Ivo Ferreira Bueno (1888-1970). Across the road is a brown brick church and a large white cross.
While I walked back into the center of town and towards
the bus terminal to go to the Carlos Gardel Museum, I saw a few gauchos
walking around! Men with long black boots with their pants tucked in, hats and
How to get to the Carlos Gardel Museum
It's 23km from Tacuarembo to the main road entrance of the Carlos Gardel Museum, but you must walk 1km from there to the museum or somehow
get a ride, it's a little remote. I was lucky to thumb down a ride for some of the way up to the camping ground 'El Mago Carlos Gardel', the rest of the
walk took me over a wooden foot bridge across the river and past an archaeological site called Memorial del Motociclista. I continued over the train tracks
and turned right at the T intersection and walked past Carlos Gardel School up on the hill to the left, on the opposite side is the museum. Here's a tip,
you can actually turn right and walk along the train tracks to get to the museum, it's much quicker.
Tango and Songs - Carlos Gardel
So I was now at the famous museum and birthplace of
tango legend Carlos Gardel
(1890-1935). I was worried it wouldn't be open because it was a Monday and the Lonely Planet said it was closed on Mondays.
However, everyone in town that I had asked said it would be open and I can indeed confirm that it is open 7 days a week from 9am to 5pm. The entrance fee
is 20 pesos ($1USD). I'm going to tell you what I saw in the museum! There is a nice ambience with his music playing, a life size cut-out photograph stands
near the door and photographs of his parents on a wall. Next is a large copy of his birth certificate. You probably know about the controversy surrounding
Carlos Gardels birthplace between Uruguay, Argentina and France. All I know is that he had a Uruguayan birth certificate and I was standing right in front
of it. Next I saw photos of him in his school continuing to adult life. There's a piano, a guitar, accordion and an old gramophone cabinet. There's newspaper
clippings, posters, career artwork, his family tree and many more photos from his films and performances. Next door is a cinema to view film
clips of the man. I enjoyed the museum and was glad to have made the effort to do something a little off the beaten track. I took many photos and made a short 'walk through
' film at the museum. Tango Bar 1935
is one of his
most famous films.
Death of a Tango Legend
Carlos Gardel died in 1935 in an airplane crash in Medellin (Colombia) and is
buried at La Chacarita Cemetery in Buenos Aires.
Getting Back to Town
The train station of Valle
Eden is just behind the museum. To get back I walked along the tracks to the road and walked back to the main highway.

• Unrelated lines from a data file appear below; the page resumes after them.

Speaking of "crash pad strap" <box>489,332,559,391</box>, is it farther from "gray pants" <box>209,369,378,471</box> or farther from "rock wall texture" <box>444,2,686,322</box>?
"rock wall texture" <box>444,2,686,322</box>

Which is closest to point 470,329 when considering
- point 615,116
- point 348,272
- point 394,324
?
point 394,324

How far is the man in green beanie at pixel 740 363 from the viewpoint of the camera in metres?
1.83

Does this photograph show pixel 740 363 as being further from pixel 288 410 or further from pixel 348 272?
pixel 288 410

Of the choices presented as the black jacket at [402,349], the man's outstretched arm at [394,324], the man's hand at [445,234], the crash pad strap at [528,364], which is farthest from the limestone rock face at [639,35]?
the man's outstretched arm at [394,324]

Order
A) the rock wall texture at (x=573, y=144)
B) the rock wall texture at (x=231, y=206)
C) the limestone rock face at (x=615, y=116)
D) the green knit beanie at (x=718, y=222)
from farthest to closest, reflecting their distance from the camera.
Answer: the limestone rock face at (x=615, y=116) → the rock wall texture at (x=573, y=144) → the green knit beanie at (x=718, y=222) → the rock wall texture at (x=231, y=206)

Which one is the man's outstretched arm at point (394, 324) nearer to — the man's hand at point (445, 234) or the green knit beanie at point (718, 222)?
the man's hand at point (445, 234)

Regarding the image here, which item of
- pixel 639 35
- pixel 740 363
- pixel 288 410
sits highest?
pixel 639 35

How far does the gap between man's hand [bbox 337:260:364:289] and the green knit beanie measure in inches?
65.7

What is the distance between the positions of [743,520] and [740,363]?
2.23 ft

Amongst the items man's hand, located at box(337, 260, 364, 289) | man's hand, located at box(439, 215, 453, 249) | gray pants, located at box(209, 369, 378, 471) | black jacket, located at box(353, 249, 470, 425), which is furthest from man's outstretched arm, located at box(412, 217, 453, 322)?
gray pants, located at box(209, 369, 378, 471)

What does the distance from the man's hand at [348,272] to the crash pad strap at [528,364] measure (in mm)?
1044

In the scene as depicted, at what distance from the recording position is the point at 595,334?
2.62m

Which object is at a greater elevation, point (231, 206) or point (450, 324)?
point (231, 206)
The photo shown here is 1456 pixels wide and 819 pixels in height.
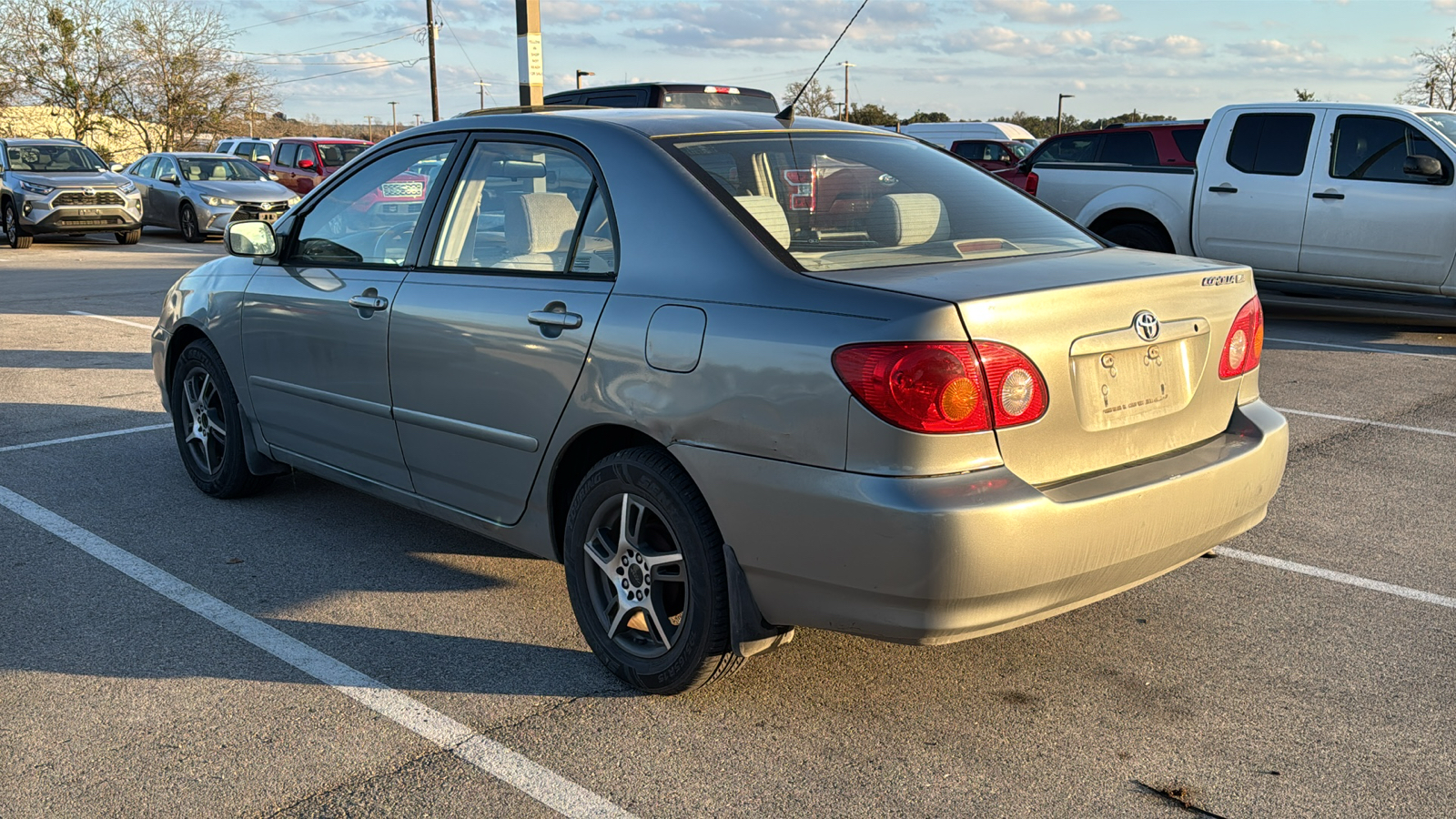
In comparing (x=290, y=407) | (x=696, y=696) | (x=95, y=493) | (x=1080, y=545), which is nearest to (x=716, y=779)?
(x=696, y=696)

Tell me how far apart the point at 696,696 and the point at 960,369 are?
4.10 ft

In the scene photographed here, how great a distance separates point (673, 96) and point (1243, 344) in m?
9.31

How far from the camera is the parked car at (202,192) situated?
2028 centimetres

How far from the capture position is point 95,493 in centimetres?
540

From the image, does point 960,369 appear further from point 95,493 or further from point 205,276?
point 95,493

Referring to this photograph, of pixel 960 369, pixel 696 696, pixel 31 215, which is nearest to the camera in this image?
pixel 960 369

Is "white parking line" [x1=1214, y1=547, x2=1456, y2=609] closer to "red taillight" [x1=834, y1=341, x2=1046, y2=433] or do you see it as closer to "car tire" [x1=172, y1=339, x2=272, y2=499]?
"red taillight" [x1=834, y1=341, x2=1046, y2=433]

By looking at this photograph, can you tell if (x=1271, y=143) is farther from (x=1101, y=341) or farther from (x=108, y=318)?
(x=108, y=318)

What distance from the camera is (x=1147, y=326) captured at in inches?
123

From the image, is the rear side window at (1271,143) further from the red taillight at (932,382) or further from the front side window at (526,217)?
the red taillight at (932,382)

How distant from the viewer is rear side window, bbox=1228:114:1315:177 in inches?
408

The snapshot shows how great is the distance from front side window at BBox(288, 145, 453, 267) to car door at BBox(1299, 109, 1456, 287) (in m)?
8.48

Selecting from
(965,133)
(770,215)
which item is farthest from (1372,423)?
(965,133)

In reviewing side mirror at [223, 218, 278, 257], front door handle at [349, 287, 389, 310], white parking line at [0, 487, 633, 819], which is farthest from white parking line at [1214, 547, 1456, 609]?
side mirror at [223, 218, 278, 257]
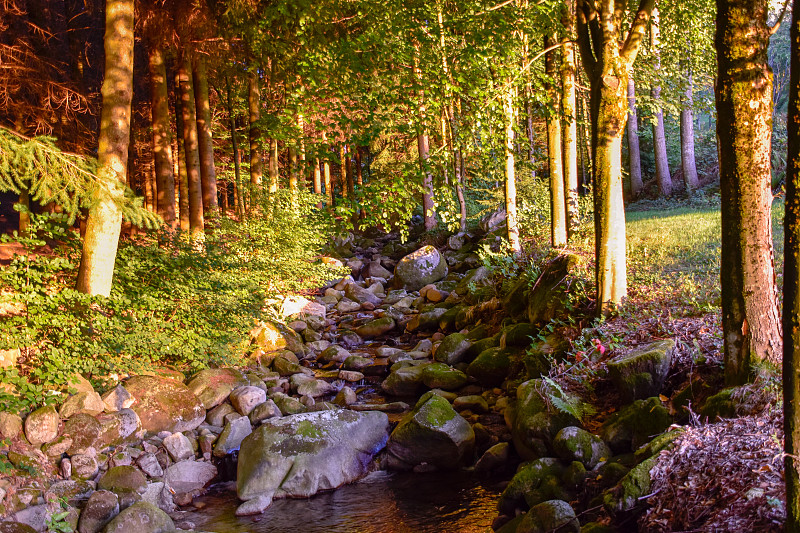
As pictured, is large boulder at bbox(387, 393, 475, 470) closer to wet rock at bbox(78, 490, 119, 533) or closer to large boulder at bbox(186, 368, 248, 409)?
large boulder at bbox(186, 368, 248, 409)

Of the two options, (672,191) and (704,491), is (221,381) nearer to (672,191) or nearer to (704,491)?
(704,491)

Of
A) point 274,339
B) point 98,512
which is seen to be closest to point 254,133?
point 274,339

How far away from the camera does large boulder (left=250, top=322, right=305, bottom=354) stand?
12367 millimetres

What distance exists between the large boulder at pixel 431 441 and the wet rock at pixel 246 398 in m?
2.44

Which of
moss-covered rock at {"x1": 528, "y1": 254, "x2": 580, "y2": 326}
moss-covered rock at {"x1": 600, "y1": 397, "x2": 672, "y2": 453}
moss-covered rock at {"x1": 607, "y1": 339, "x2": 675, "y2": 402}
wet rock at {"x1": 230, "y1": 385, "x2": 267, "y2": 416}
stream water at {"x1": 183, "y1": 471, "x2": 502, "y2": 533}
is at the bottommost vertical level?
stream water at {"x1": 183, "y1": 471, "x2": 502, "y2": 533}

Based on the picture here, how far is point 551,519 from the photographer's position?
4.63 metres

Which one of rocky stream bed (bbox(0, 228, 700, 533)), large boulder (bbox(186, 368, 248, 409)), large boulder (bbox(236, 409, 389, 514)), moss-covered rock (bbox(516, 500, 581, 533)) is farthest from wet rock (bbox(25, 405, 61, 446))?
moss-covered rock (bbox(516, 500, 581, 533))

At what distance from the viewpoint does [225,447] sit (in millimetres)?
7621

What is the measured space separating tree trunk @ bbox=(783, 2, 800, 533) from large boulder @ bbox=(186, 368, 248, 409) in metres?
7.49

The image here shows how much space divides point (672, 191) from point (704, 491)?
19754 millimetres

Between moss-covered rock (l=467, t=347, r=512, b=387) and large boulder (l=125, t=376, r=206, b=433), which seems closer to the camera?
large boulder (l=125, t=376, r=206, b=433)

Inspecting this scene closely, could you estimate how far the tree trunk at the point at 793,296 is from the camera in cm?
273

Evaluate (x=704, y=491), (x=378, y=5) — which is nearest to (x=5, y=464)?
(x=704, y=491)

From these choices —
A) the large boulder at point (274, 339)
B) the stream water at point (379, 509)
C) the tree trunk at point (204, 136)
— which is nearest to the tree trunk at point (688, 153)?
the large boulder at point (274, 339)
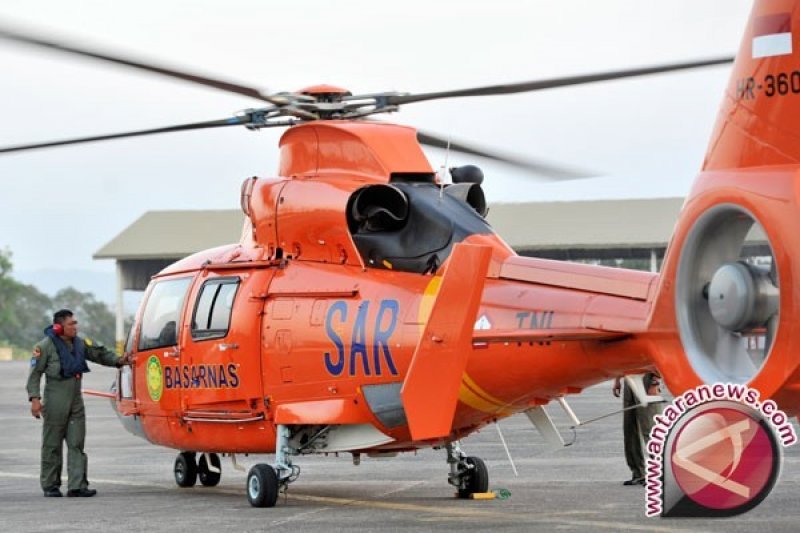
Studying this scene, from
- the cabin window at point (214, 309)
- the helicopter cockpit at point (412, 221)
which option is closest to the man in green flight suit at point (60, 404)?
the cabin window at point (214, 309)

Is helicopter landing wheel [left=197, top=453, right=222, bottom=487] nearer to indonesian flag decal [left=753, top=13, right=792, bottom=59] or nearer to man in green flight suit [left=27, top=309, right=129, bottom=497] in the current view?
man in green flight suit [left=27, top=309, right=129, bottom=497]

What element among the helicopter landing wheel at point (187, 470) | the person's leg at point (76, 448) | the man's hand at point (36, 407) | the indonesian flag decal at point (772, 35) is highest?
the indonesian flag decal at point (772, 35)

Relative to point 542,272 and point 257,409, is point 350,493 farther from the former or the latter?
point 542,272

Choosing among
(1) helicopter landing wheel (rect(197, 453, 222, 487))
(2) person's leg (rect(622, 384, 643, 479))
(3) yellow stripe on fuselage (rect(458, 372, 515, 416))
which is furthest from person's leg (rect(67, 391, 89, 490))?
(2) person's leg (rect(622, 384, 643, 479))

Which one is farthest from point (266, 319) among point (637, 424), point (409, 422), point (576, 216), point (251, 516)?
point (576, 216)

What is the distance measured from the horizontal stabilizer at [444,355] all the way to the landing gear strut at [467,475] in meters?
3.34

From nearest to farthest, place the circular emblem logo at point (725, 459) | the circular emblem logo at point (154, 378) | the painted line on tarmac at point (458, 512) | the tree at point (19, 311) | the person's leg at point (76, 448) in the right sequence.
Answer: the circular emblem logo at point (725, 459) < the painted line on tarmac at point (458, 512) < the person's leg at point (76, 448) < the circular emblem logo at point (154, 378) < the tree at point (19, 311)

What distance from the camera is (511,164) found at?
1526 cm

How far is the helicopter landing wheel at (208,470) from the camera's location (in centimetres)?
1769

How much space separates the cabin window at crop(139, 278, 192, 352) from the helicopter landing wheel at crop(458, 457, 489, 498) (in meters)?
3.64

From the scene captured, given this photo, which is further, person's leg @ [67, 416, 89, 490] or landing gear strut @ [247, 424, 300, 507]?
person's leg @ [67, 416, 89, 490]

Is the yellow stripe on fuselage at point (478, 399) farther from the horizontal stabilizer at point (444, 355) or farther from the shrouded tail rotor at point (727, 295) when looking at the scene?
A: the shrouded tail rotor at point (727, 295)

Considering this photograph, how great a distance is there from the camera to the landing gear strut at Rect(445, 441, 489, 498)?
50.9 feet

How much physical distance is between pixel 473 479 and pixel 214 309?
10.9 feet
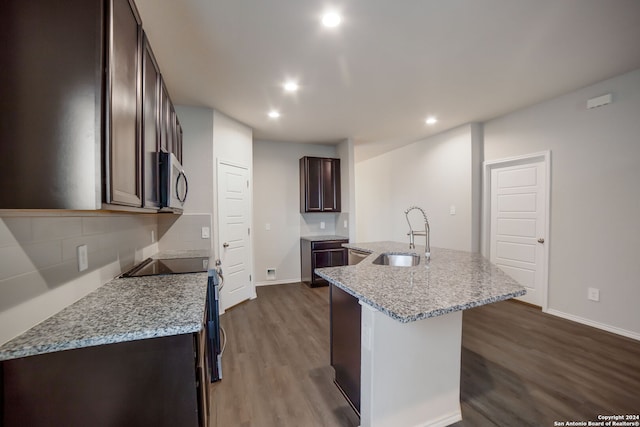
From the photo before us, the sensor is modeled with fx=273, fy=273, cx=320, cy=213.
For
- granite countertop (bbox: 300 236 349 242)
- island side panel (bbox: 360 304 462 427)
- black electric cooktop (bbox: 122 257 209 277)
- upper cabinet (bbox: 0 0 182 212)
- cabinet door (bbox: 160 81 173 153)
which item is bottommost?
island side panel (bbox: 360 304 462 427)

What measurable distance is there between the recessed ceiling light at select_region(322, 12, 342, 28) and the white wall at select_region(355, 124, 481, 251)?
3031 mm

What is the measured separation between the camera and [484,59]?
2.32m

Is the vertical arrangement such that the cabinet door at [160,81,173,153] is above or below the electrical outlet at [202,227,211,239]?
above

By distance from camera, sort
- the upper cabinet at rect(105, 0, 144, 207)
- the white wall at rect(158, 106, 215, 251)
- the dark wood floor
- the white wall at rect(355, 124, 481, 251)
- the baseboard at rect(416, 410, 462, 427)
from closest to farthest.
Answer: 1. the upper cabinet at rect(105, 0, 144, 207)
2. the baseboard at rect(416, 410, 462, 427)
3. the dark wood floor
4. the white wall at rect(158, 106, 215, 251)
5. the white wall at rect(355, 124, 481, 251)

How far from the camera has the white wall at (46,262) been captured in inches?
35.9

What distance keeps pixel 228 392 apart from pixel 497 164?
4.20 metres

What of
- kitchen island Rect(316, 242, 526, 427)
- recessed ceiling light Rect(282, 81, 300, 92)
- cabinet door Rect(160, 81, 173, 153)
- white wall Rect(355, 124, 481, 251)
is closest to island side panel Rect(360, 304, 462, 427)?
kitchen island Rect(316, 242, 526, 427)

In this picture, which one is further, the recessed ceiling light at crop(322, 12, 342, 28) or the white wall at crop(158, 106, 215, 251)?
the white wall at crop(158, 106, 215, 251)

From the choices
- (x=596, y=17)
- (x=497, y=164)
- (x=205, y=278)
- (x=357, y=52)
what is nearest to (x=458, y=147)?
(x=497, y=164)

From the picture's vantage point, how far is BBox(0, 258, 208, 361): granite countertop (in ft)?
2.92

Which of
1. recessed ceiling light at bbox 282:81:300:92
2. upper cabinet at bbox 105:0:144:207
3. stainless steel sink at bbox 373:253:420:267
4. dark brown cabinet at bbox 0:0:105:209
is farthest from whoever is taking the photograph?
recessed ceiling light at bbox 282:81:300:92

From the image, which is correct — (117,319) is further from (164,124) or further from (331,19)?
(331,19)

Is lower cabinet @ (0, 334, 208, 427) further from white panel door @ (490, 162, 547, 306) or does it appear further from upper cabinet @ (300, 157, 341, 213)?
white panel door @ (490, 162, 547, 306)

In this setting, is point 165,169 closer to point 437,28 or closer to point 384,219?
point 437,28
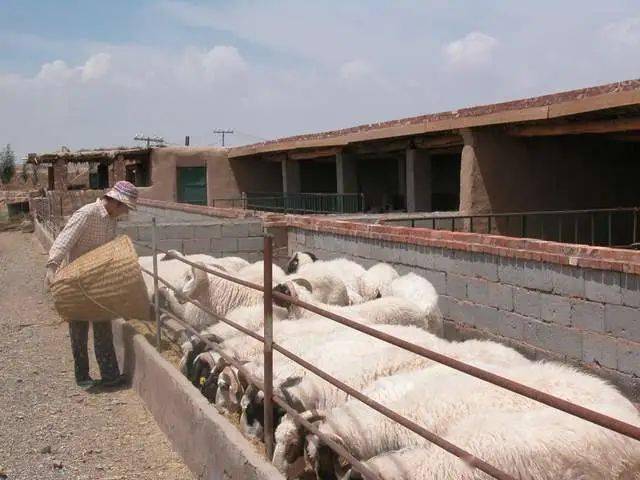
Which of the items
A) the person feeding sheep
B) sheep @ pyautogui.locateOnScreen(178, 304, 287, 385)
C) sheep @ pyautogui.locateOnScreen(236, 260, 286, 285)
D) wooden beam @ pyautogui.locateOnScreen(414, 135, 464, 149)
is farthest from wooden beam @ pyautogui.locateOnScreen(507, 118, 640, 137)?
the person feeding sheep

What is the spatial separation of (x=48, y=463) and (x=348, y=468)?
2432 mm

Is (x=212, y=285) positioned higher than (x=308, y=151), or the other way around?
(x=308, y=151)

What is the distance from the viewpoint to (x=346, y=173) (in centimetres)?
1700

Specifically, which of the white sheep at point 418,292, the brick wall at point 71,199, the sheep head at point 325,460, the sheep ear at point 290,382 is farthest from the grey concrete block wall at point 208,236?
the brick wall at point 71,199

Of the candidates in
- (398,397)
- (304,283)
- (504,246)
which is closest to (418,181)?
(304,283)

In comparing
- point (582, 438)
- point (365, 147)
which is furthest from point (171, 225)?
point (582, 438)

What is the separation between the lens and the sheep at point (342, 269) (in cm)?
782

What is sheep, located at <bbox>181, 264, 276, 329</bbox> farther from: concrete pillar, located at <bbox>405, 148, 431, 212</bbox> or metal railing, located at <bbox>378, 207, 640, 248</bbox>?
concrete pillar, located at <bbox>405, 148, 431, 212</bbox>

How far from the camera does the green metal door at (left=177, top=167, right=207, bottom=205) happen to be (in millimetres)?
23469

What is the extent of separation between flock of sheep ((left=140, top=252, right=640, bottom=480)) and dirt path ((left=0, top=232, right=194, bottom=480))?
578mm

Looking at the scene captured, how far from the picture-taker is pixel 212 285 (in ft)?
24.2

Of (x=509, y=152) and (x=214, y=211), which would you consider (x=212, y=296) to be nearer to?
(x=509, y=152)

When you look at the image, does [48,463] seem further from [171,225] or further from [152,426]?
[171,225]

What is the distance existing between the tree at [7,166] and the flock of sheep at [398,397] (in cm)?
6113
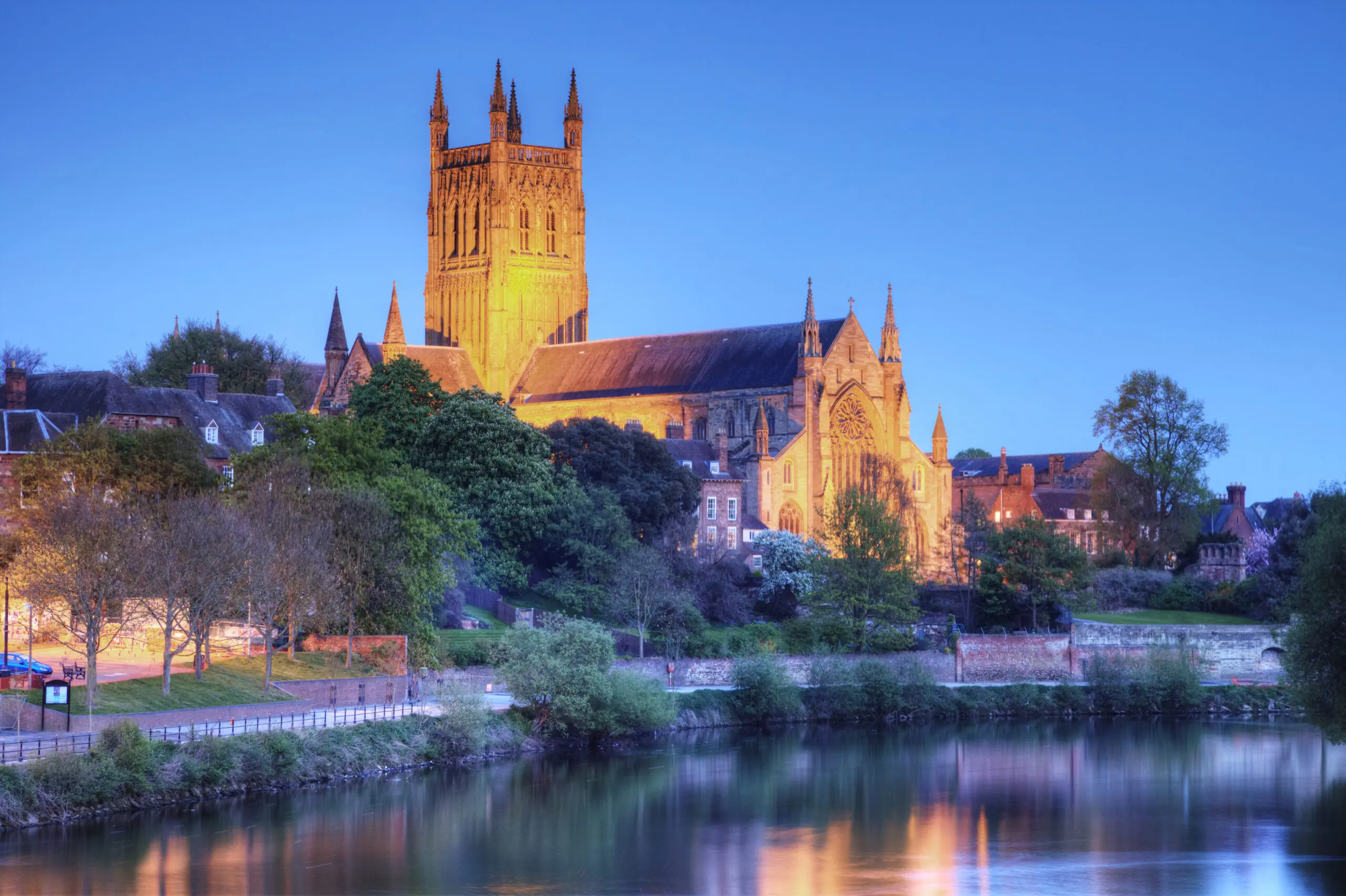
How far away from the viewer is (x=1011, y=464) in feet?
394

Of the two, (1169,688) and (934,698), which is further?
(1169,688)

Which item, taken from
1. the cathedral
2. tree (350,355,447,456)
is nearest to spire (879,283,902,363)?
the cathedral

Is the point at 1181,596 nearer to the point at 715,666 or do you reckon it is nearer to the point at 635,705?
the point at 715,666

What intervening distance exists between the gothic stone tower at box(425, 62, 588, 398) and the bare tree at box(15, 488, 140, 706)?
63.1 metres

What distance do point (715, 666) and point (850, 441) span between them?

Buses from here into Tacuarembo are not frequent though I managed to hitch a ride all the way to town.
4 Countries in 1 Night
I had put my
backpack and things into storage at the bus terminal earlier in the day. I planned a full night of traveling ahead. Exit Uruguay, cut the corner of Brazil,
travel through a slice of Argentina to get to Paraguay by the morning. This is how it went down, it was fun, like a big mission. Left Tacuarembo
at around 5pm, bus 3hrs to the Uruguayan town of Artigas on the northern border. Crossed to Quarai in Brazil, changed currency. Ate the most gigantic
hotdog I have ever seen. Waited in the bus terminal for 3 hours for a 2hr bus to Uruguaiana on the border of Argentina. Crossed to Paso de los Libres in Argentina, changed currency. Waited 3 hours for a 5hr
bus ride up to Posadas
on the border of Paraguay. Crossed the river
Paraguay at 8:40am, changed currency. Wow, what a blast, mission accomplished! Now that's a top 'thing to do' for any 'top things to do list' in my opinion. Best thing about it was that I wasn't alone, my girlfriend was with me!